Quando eu vejo essa gente que me condenou na televisão, sabendo que são mentirosos, sabendo que forjaram uma história... Aquela história do power point do Dallagnol, nem o bisneto dele vai acreditar naquilo. Nesse messianismo ignorante.

Então eu tenho muitos momentos de tristeza aqui. Mas o que me mantém vivo, e é isso o que eles têm que saber, eu tenho compromisso com esse país.

Eu tenho compromisso com esse povo. E eu estou vendo a obsessão que está acontecendo agora. De destruir a soberania nacional. De destruir empregos. De juntar R$ 1 trilhão, para que? Às custas dos aposentados?

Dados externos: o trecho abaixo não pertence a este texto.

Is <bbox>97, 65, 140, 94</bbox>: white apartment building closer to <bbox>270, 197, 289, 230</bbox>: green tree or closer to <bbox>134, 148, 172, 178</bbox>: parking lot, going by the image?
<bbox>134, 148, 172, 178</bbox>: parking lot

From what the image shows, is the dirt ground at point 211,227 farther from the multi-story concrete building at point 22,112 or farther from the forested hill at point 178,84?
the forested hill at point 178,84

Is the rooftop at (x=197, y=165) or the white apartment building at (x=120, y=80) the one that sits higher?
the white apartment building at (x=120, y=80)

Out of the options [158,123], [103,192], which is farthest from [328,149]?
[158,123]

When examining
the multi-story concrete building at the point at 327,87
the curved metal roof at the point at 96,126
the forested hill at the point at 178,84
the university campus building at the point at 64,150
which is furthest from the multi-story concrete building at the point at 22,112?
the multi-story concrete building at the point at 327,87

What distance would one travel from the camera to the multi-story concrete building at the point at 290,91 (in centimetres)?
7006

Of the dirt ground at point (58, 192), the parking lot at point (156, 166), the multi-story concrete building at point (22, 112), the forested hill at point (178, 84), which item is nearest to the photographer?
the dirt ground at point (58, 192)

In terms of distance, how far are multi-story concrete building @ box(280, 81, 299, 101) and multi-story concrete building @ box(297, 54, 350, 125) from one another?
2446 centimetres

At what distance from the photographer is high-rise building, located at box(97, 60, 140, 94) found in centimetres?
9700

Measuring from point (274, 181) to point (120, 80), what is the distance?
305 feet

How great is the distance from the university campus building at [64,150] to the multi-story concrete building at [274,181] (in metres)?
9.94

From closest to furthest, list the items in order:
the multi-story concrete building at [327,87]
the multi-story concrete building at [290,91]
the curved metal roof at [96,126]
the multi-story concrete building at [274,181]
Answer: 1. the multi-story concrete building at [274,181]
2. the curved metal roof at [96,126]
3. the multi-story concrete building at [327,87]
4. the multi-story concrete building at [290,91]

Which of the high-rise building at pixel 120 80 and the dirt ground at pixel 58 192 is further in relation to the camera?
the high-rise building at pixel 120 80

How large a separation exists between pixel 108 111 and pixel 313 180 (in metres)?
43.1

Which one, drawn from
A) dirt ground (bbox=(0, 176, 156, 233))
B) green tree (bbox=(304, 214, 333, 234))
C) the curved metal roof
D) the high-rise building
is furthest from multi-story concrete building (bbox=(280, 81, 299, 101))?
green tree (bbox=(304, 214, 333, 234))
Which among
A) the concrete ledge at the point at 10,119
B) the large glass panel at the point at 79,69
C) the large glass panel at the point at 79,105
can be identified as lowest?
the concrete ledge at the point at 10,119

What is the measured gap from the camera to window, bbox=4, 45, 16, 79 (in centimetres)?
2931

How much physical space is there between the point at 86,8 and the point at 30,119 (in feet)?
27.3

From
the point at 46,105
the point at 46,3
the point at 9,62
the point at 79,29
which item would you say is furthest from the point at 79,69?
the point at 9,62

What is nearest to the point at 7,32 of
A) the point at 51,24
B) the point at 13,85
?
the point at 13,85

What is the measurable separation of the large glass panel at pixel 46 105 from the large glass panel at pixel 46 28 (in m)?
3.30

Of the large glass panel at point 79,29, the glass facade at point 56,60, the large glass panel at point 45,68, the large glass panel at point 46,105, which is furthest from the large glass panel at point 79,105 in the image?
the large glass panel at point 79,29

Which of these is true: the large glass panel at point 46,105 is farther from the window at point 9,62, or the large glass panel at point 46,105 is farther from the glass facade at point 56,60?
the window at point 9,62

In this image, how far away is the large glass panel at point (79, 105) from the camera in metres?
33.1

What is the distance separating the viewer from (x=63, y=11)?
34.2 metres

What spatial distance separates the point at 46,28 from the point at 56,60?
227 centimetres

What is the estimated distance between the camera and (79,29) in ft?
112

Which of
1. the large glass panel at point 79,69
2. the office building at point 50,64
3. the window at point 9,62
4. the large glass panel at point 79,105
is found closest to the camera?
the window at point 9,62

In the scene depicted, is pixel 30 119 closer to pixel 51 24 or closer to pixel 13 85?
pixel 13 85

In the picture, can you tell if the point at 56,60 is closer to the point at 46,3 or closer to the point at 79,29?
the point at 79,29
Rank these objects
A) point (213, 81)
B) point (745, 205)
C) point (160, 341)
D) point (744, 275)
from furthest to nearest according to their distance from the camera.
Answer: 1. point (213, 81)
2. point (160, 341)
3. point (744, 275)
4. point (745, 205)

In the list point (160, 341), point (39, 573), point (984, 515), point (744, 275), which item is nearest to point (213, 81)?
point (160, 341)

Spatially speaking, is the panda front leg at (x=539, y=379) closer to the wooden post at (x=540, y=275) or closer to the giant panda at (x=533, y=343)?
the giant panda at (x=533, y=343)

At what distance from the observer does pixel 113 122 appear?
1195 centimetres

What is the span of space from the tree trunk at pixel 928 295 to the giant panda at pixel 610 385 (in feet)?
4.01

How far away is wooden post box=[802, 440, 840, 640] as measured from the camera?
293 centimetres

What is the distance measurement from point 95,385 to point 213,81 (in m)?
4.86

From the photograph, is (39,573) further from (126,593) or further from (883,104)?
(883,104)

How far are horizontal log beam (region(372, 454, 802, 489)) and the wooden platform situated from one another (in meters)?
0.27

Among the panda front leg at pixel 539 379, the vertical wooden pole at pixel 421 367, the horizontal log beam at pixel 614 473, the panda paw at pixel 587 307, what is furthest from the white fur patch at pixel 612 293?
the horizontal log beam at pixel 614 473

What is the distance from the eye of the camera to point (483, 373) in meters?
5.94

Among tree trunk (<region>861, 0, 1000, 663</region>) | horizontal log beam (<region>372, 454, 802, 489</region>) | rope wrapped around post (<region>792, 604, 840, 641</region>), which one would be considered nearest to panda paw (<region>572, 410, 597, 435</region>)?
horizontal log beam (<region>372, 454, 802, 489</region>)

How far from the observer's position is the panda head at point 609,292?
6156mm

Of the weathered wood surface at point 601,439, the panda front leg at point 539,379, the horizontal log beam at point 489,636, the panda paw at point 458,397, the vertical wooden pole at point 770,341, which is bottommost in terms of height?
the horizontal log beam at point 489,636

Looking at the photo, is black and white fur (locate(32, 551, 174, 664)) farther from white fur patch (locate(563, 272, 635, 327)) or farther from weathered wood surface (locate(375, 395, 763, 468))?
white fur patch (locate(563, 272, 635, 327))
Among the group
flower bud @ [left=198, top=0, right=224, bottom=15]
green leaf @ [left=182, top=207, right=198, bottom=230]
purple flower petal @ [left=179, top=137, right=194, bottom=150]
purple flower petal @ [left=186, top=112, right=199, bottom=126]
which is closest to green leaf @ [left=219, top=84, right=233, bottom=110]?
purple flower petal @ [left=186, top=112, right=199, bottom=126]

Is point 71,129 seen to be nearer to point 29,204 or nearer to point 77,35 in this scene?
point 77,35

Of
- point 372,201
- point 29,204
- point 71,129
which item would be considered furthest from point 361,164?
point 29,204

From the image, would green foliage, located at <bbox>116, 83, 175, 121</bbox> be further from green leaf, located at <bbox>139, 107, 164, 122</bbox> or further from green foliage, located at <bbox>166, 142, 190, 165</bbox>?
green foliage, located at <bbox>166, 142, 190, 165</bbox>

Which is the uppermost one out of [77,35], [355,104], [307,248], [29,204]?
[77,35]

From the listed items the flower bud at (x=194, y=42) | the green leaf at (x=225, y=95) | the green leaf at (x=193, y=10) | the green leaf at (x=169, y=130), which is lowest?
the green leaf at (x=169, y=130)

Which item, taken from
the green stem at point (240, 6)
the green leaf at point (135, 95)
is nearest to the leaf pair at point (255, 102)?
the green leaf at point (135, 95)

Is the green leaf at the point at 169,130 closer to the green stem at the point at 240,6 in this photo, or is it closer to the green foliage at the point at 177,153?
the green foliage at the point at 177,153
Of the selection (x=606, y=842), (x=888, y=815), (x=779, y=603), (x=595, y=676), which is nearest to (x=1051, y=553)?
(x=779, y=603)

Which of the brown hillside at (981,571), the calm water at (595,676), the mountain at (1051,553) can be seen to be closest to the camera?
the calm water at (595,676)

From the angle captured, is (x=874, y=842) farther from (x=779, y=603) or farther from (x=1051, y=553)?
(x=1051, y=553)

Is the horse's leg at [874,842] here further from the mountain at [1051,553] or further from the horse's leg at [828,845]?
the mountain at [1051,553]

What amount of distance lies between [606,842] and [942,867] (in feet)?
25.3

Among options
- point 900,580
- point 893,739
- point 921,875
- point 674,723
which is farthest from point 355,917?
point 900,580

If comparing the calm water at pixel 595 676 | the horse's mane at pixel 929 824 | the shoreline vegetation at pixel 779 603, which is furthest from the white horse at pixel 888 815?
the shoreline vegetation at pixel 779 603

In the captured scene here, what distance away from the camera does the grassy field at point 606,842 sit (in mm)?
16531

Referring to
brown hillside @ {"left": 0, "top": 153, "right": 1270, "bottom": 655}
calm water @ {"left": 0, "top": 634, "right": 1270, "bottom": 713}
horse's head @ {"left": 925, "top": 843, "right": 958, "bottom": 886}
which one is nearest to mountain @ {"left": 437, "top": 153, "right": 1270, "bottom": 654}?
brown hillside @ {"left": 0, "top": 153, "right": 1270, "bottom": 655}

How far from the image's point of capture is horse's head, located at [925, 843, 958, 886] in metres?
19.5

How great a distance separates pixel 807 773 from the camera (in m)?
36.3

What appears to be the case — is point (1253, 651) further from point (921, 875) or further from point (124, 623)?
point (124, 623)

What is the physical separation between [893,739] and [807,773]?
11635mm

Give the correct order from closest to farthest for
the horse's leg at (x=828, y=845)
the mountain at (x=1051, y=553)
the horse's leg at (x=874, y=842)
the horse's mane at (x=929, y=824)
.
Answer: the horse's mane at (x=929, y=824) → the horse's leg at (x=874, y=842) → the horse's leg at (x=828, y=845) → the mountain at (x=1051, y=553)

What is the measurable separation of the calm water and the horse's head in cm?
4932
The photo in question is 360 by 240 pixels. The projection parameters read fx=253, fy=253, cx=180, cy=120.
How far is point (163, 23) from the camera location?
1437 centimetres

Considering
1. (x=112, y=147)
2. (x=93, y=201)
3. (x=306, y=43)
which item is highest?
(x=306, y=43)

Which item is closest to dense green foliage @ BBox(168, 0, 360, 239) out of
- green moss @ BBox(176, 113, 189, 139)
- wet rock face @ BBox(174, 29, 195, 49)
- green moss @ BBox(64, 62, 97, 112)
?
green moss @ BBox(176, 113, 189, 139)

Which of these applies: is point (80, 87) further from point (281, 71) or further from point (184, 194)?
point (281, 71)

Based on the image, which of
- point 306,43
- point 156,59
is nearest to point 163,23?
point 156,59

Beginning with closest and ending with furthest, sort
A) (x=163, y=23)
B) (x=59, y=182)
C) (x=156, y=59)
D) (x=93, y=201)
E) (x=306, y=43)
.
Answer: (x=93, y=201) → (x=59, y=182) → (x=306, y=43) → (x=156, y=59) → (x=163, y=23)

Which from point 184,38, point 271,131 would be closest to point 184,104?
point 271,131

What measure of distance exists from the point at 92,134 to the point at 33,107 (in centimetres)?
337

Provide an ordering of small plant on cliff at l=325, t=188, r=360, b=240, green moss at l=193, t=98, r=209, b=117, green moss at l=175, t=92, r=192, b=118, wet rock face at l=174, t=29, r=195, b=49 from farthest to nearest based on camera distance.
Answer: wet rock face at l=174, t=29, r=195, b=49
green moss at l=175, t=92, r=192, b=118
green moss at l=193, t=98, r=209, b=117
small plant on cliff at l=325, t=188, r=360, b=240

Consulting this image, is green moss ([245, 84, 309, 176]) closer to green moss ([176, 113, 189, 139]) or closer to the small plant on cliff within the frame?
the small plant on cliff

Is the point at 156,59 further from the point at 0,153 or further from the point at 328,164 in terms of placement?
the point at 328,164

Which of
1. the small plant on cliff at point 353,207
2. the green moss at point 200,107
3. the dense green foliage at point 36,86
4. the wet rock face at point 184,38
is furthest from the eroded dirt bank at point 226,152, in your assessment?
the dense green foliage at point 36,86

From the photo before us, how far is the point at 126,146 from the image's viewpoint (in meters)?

Se eles lessem alguma coisa, se eles conversassem, eles saberiam que esse cidadão aqui, analfabeto, com um curso de torneiro mecânico, juntou R$ 370 bilhões e dólares de reservas, que a R$ 4 o dólar dá mais de R$ 1,2 trilhão, sem causar nenhum prejuízo a nenhum brasileiro.

Então, se eles querem economizar R$ 1 trilhão tem uma fórmula secreta: coloque o povo no orçamento da União. Gere emprego. Gere crédito para as pessoas.

Ah, o povo tá devendo? Tire todo o penduricalho da dívida do povo e ele paga apenas o principal no banco e você vai perceber que as pessoas voltam a comprar. Um país que não gera emprego, não gera salário, não gera consumo, não gera renda, quer pegar do aposentado e do velhinho R$ 1 trilhão? O Guedes precisava criar vergonha.

Onde ele fez esse curso de economia dele? Se ele quiser me visitar aqui, eu discuto com ele esse problema dos pobres sem causar prejuízo aos pobres. Por que ele não mostra os privilegiados [de quem] eles falam que vão acabar com os privilégios? Coloca a lista no jornal de dez privilegiados. Coloca o nome CPF. Não.

É o coitado que vai ter que trabalhar até 65 anos, que vai ter que contribuir 40 anos [para se aposentar]. Ele não percebe que muita gente morre sem chegar a essa idade. Lamento profundamente o desastre que está acontecendo nesse país. E é por isso que eu me mantenho em pé.